Have they considered any of the 14000 on the transgenda waiting list?
Yes exactly ;) I bet no consideration has been given to there needs ;) should they catch this foreign flu

Toilets?
Washing facility's?
Resident psychiatrist?
 
I honestly think Notchy and Gal would still twist if the UK had 60million ITU beds on standby,each with egyptian cotton monochored individual sheets,a ventilator,5 nurses,a consultant attached,and 60million ambulances parked outside every house in the UK.They would twisssssst.
 
I honestly think Notchy and Gal would still twist if the UK had 60million ITU beds on standby,each with egyptian cotton monochored individual sheets,a ventilator,5 nurses,a consultant attached,and 60million ambulances parked outside every house in the UK.They would twisssssst.

reductio ad absurdum


you voted in a party that only had one skill: win an election by manipulating the public with propaganda and populism.
You were convinced you were voting for the 'will of the people' but all youve achieved is 'Tory MP self interest'
and now you are upset because they are a bunch of mucking fuppets with no idea of governance
 
and now you are upset because they are a bunch of mucking fuppets with no idea of governance
Way to go Notchy,,,let all that pent up hate out,,,vent your spleen,,might feel happier.
 
Re.
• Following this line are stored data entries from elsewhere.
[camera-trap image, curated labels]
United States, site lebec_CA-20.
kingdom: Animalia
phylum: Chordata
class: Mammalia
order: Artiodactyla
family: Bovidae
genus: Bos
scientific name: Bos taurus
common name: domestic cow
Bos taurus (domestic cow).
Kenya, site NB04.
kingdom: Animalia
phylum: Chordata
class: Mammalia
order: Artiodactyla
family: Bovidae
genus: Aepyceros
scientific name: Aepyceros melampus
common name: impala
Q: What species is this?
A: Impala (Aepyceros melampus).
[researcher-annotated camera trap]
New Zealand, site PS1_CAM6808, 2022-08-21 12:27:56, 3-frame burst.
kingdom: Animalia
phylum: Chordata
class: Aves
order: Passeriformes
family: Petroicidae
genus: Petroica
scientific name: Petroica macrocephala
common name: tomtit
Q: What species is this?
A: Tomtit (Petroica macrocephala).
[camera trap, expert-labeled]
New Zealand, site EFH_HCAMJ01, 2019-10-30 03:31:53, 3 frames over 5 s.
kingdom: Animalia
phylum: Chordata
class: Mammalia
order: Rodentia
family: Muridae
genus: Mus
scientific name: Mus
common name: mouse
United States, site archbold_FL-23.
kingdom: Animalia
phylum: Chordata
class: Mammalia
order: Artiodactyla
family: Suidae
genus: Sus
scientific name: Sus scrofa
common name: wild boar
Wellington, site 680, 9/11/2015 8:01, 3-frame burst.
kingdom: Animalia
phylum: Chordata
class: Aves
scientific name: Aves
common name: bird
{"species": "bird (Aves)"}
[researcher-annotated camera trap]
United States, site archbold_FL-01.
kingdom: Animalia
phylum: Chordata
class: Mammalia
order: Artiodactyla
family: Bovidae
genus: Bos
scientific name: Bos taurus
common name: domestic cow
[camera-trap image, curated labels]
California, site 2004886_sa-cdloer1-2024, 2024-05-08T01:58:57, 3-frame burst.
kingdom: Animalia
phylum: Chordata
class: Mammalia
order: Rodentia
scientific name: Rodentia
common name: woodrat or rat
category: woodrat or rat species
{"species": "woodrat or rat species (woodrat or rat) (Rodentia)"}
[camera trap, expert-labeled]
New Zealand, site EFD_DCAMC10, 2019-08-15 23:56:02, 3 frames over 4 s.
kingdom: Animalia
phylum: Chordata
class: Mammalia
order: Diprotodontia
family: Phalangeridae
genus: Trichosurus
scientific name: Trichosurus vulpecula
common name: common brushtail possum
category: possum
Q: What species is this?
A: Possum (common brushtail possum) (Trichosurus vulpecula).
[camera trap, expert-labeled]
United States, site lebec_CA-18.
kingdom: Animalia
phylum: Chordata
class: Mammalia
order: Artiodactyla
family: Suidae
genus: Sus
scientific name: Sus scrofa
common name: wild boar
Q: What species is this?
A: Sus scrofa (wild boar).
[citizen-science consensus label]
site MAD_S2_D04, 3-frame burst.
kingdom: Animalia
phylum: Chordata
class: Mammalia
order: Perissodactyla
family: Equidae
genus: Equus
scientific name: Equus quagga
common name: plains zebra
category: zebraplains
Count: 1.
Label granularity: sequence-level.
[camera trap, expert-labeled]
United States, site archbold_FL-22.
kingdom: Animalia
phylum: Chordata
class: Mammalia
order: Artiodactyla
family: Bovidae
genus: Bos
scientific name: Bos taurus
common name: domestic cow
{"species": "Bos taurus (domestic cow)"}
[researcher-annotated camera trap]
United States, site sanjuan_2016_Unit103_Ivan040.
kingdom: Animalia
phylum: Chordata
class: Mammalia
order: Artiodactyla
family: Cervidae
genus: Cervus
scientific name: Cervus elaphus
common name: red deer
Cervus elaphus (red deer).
NHS absenteeism. There is high absenteeism throughout the public sector, the reason being nobody ever gets sacked.

Re. NHS staff becoming sick. Surely this comes with the job and has done since hospitals began.

Re. Demand for ICU beds not being as high as predicted: This must mean that the lockdown can be lifted because the intention of the lockdown was to protect the NHS from inundations.